## INSTRUCTIONS TO FOLLOW:
Reproduce every line of the material below word for word, leaving out the pictures.

## RAW DATA:
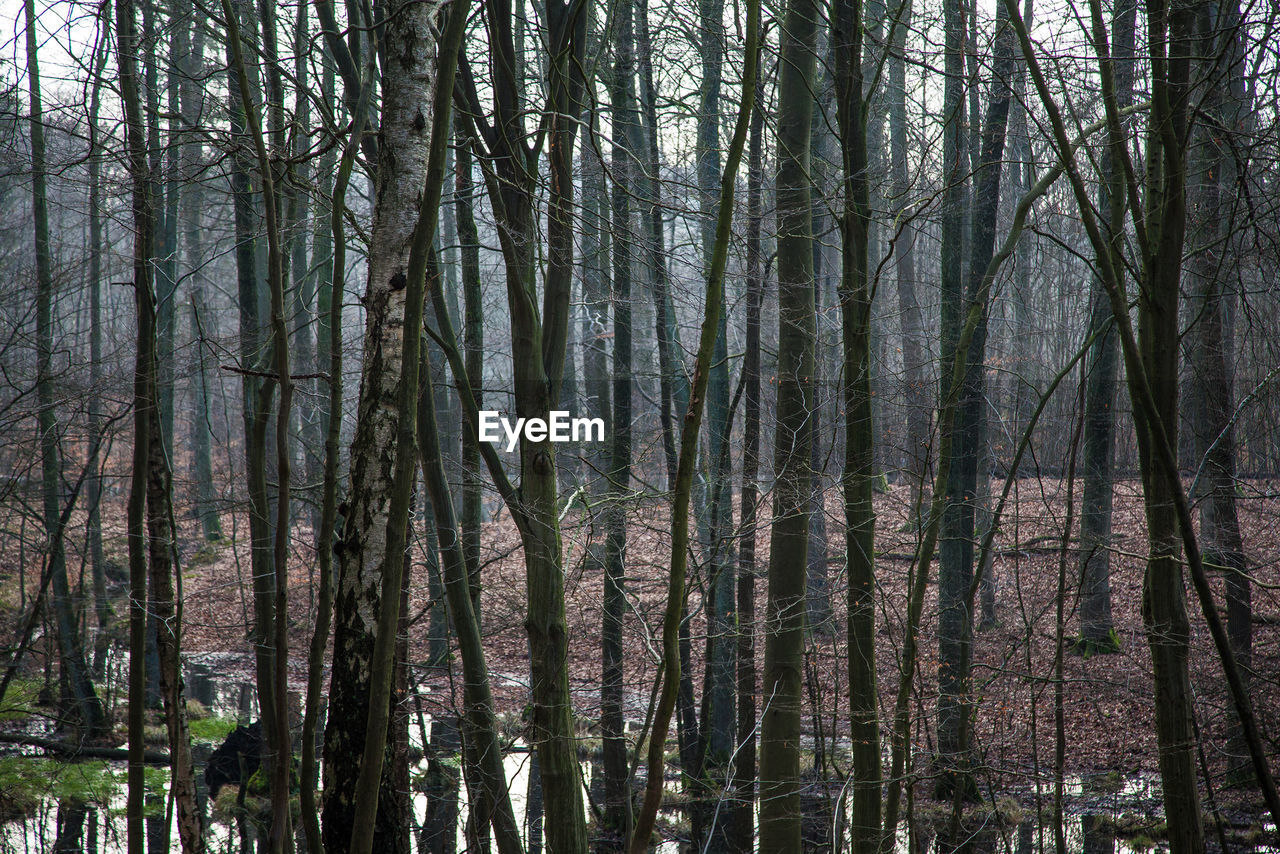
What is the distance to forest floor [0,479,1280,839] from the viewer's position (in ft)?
21.4

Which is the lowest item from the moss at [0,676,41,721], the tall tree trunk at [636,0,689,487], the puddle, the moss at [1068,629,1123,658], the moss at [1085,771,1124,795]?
the puddle

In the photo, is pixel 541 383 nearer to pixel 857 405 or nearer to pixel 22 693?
pixel 857 405

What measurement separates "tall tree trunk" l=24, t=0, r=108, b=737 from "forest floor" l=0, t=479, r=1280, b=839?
1.24 meters

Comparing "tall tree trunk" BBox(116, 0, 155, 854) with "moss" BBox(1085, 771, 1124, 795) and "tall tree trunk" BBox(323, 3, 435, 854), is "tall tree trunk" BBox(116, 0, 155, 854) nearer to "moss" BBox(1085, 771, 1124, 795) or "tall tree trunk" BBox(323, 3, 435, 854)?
"tall tree trunk" BBox(323, 3, 435, 854)

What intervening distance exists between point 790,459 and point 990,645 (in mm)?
5848

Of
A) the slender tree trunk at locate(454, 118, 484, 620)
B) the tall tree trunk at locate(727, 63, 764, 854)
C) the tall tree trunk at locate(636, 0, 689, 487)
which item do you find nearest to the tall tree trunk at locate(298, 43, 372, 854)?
the tall tree trunk at locate(727, 63, 764, 854)

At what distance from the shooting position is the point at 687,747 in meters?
9.15

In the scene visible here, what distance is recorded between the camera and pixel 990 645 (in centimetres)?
1029

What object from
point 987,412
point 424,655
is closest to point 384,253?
point 987,412

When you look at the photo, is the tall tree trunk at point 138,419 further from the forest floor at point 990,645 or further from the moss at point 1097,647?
the moss at point 1097,647

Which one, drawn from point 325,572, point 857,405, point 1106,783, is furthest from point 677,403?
point 325,572

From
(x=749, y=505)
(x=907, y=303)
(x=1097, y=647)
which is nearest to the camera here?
(x=749, y=505)

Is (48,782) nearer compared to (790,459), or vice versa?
(790,459)

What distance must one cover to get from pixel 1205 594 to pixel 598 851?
637cm
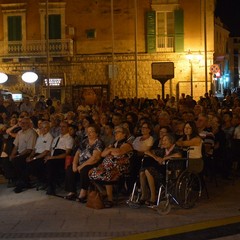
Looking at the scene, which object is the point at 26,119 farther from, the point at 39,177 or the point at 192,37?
the point at 192,37

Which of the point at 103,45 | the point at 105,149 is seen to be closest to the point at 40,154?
the point at 105,149

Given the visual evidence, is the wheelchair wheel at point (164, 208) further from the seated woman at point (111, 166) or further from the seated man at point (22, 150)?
the seated man at point (22, 150)

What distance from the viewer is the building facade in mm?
27438

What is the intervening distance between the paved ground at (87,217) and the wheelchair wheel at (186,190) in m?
0.13

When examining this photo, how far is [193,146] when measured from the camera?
8.67 metres

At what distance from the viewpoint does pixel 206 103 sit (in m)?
17.7

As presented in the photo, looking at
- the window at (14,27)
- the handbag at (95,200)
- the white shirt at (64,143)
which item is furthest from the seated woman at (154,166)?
the window at (14,27)

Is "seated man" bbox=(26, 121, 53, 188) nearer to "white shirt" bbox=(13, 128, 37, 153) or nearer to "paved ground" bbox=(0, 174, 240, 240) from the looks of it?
"white shirt" bbox=(13, 128, 37, 153)

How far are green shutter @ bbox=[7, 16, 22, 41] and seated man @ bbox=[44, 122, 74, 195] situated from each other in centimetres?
1924

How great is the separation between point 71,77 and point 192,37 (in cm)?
685

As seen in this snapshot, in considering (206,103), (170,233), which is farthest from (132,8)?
(170,233)

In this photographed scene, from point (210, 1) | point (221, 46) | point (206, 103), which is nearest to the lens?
point (206, 103)

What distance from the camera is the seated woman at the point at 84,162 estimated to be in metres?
8.83

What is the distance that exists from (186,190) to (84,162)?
1880 mm
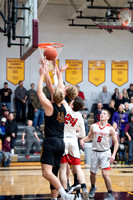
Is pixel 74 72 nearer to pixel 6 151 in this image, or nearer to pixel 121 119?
pixel 121 119

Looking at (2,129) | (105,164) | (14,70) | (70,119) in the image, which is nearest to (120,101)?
(14,70)

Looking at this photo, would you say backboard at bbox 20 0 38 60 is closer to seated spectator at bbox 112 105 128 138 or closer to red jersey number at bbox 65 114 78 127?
red jersey number at bbox 65 114 78 127

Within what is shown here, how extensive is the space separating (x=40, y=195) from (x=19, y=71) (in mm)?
13718

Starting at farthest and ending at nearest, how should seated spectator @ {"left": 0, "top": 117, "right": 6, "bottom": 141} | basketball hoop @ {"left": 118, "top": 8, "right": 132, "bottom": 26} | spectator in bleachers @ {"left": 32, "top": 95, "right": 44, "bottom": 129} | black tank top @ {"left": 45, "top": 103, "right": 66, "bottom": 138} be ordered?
spectator in bleachers @ {"left": 32, "top": 95, "right": 44, "bottom": 129}, seated spectator @ {"left": 0, "top": 117, "right": 6, "bottom": 141}, basketball hoop @ {"left": 118, "top": 8, "right": 132, "bottom": 26}, black tank top @ {"left": 45, "top": 103, "right": 66, "bottom": 138}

## RIGHT ANSWER:
What is the distance to forest floor [0,479,1280,839] from the viewer's position (in ft)?
21.4

Which is the lowest item from the moss at [0,676,41,721], the tall tree trunk at [636,0,689,487], the puddle, the moss at [1068,629,1123,658], the moss at [1085,771,1124,795]?
the puddle

In the photo, is pixel 541 383 nearer to pixel 857 405 or nearer to pixel 22 693?
pixel 857 405

What measurement separates "tall tree trunk" l=24, t=0, r=108, b=737 from "forest floor" l=0, t=479, r=1280, b=839?
1.24 meters

Comparing "tall tree trunk" BBox(116, 0, 155, 854) with "moss" BBox(1085, 771, 1124, 795) and "tall tree trunk" BBox(323, 3, 435, 854), is "tall tree trunk" BBox(116, 0, 155, 854) nearer to "moss" BBox(1085, 771, 1124, 795) or "tall tree trunk" BBox(323, 3, 435, 854)?
"tall tree trunk" BBox(323, 3, 435, 854)

What intervening distance exists between point 790,459 and point 990,645 (in mm)?
5848

Of
A) the slender tree trunk at locate(454, 118, 484, 620)
B) the tall tree trunk at locate(727, 63, 764, 854)
C) the tall tree trunk at locate(636, 0, 689, 487)
which item do you find nearest to the tall tree trunk at locate(298, 43, 372, 854)?
the tall tree trunk at locate(727, 63, 764, 854)

At what distance from the shooting position is the point at 687,747 in meters?
9.15

In the scene visible here, what distance is recorded between the camera and pixel 990 645 (in centimetres)?
1029

What object from
point 987,412
point 424,655
is closest to point 384,253?
point 987,412

When you look at the photo, is the tall tree trunk at point 138,419 further from the forest floor at point 990,645 or further from the moss at point 1097,647?
the moss at point 1097,647

Which one, drawn from point 325,572, point 857,405, point 1106,783, is furthest from point 677,403?
point 325,572

From
(x=749, y=505)
(x=907, y=303)
(x=1097, y=647)
which is nearest to the camera here?
(x=749, y=505)

Is (48,782) nearer compared to (790,459), or vice versa?
(790,459)

What distance must one cover to get from pixel 1205 594 to pixel 598 851?
637cm
Looking at the scene, which object is the point at 26,119 farther from, the point at 39,177 or the point at 192,37?
the point at 192,37

Which of the point at 103,45 | the point at 105,149 is seen to be closest to the point at 40,154?
the point at 105,149

Given the visual evidence, is the wheelchair wheel at point (164, 208) further from the seated woman at point (111, 166) or further from the seated man at point (22, 150)?
the seated man at point (22, 150)

What distance from the viewer is the building facade in mm?
27438

What is the intervening distance between the paved ground at (87,217) and the wheelchair wheel at (186,190) in m?
0.13

When examining this photo, how far is [193,146] when measured from the camera?
8.67 metres

At what distance from the viewpoint does pixel 206 103 sit (in m)?
17.7

As presented in the photo, looking at
- the window at (14,27)
- the handbag at (95,200)
- the white shirt at (64,143)
which item is furthest from the seated woman at (154,166)?
the window at (14,27)

Is "seated man" bbox=(26, 121, 53, 188) nearer to "white shirt" bbox=(13, 128, 37, 153) or nearer to "paved ground" bbox=(0, 174, 240, 240) from the looks of it?
"white shirt" bbox=(13, 128, 37, 153)

How far are green shutter @ bbox=[7, 16, 22, 41] and seated man @ bbox=[44, 122, 74, 195] situated from each other in centimetres?
1924

How great is the separation between point 71,77 and point 192,37 (in cm)?
685

As seen in this snapshot, in considering (206,103), (170,233), which is farthest from (132,8)?
(170,233)

In this photographed scene, from point (210, 1) | point (221, 46) | point (206, 103), which is nearest to the lens?
point (206, 103)

What distance from the camera is the seated woman at the point at 84,162 estimated to be in metres?
8.83

What is the distance that exists from (186,190) to (84,162)?
1880 mm
Is pixel 74 72 nearer to pixel 6 151 in this image, or nearer to pixel 121 119?
pixel 121 119

Looking at (2,129) | (105,164) | (14,70) | (70,119) in the image, which is nearest to (120,101)?
(14,70)

Looking at this photo, would you say backboard at bbox 20 0 38 60 is closer to seated spectator at bbox 112 105 128 138 or closer to red jersey number at bbox 65 114 78 127?
red jersey number at bbox 65 114 78 127

Within what is shown here, how extensive is the space separating (x=40, y=195) from (x=19, y=71) (in mm)?
13718

Starting at farthest and ending at nearest, how should seated spectator @ {"left": 0, "top": 117, "right": 6, "bottom": 141} | basketball hoop @ {"left": 118, "top": 8, "right": 132, "bottom": 26} | spectator in bleachers @ {"left": 32, "top": 95, "right": 44, "bottom": 129} | black tank top @ {"left": 45, "top": 103, "right": 66, "bottom": 138} be ordered?
spectator in bleachers @ {"left": 32, "top": 95, "right": 44, "bottom": 129}, seated spectator @ {"left": 0, "top": 117, "right": 6, "bottom": 141}, basketball hoop @ {"left": 118, "top": 8, "right": 132, "bottom": 26}, black tank top @ {"left": 45, "top": 103, "right": 66, "bottom": 138}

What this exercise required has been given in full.